What is the letter actually doing?

Underneath the tone, one of the usual jobs. Opening contact and requesting access for a survey, which you should manage on advice rather than refuse, since the conduct of both sides is weighed if matters ever reach court. Notifying you of the scheme and inviting a conversation, often the prelude to a figure. Presenting an offer or a deed of release: the document that permanently extinguishes a right your windows have typically been accruing for 20 years or more under the Prescription Act 1832, and binds every future owner of your home. Or referencing a light obstruction notice under the Rights of Light Act 1959, which carries a statutory clock and belongs in front of an adviser immediately, however gently it was mentioned.

How should I respond to a strategy-led approach?

With strategy of your own, which begins with information. Reply, if a reply is requested, with courtesy and nothing else: no history of your windows, no view on the scheme, no figure, no signature. The relationship the letter wants to build is real and can be useful later, in an actual negotiation, conducted once you know what your claim is worth. What changes the character of that negotiation is not your tone but your position: a developer's strategic advisers calibrate every recommendation to whether the neighbour across the table could credibly enforce their rights. Cordial and properly backed is the strongest combination there is. Cordial and unadvised is the cheapest release they will buy all year.

How can Daylight Protect help?

The Daylight Protect Claim Plan handles your whole claim on a no win, no fee basis. Specialist solicitors act for you, and insurance included in the plan pays the expert bills, the court fees and the other side's costs if the claim fails. Our fee is a percentage of your compensation, paid only when you win. Everything is set out in writing before you start, and if your claim is unsuccessful you pay nothing. The developer bought strategy. This plan is what buys yours.
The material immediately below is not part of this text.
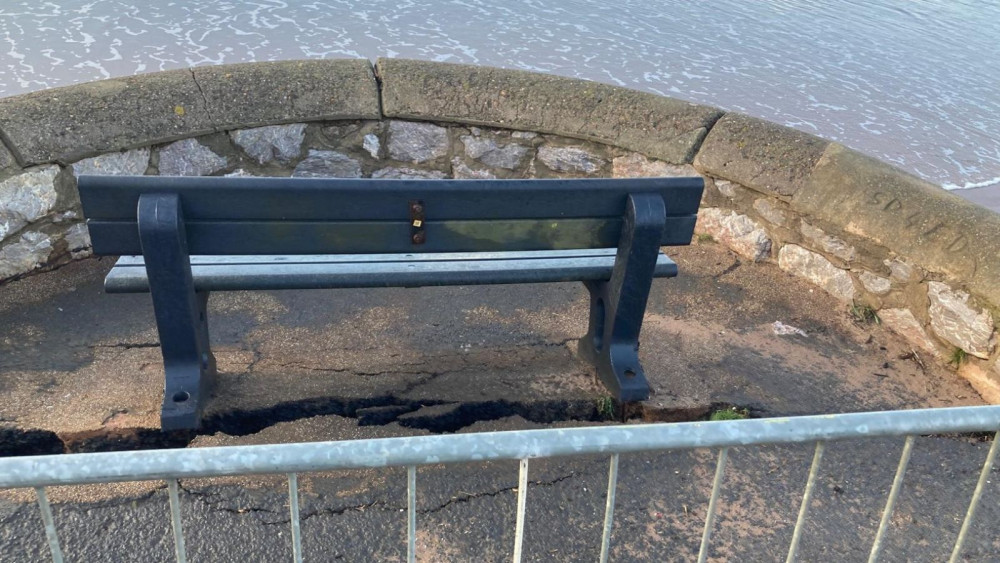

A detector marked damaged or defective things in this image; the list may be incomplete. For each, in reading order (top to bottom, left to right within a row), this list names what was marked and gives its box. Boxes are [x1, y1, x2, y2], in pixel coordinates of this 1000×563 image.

cracked asphalt [1, 245, 1000, 560]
Find out what your claim is worth →

Daylight Protect is a litigation facilitator, not a firm of solicitors. We arrange and manage rights of light claims on a no win, no fee basis; legal work is carried out by independent specialist solicitors who act for you. Our fee is payable only if your claim succeeds.

Frequently asked questions

Is The Chancery Group's letter genuine?

Yes. TCG is an established, well-regarded independent practice and its correspondence is a normal part of professional development work. Genuine letter, courteous tone, developer's instruction.

They've suggested a friendly chat or a meeting. Should I go?

There is no harm in listening, and refusing outright can read as obstructive. But treat a meeting like correspondence: take advice first, say nothing about your property's history or any figure, and agree to nothing in the room. Friendly settings produce the same binding concessions as formal ones.

If they're trying to avoid a dispute, doesn't that mean I'll be treated fairly?

Avoiding a dispute and paying full value are different goals, and only one of them is their client's. Fair treatment in this market is not a tone; it is a number, and the number depends on what the developer believes you can enforce.

This article is general information about rights of light in England and Wales, not legal advice on your specific circumstances.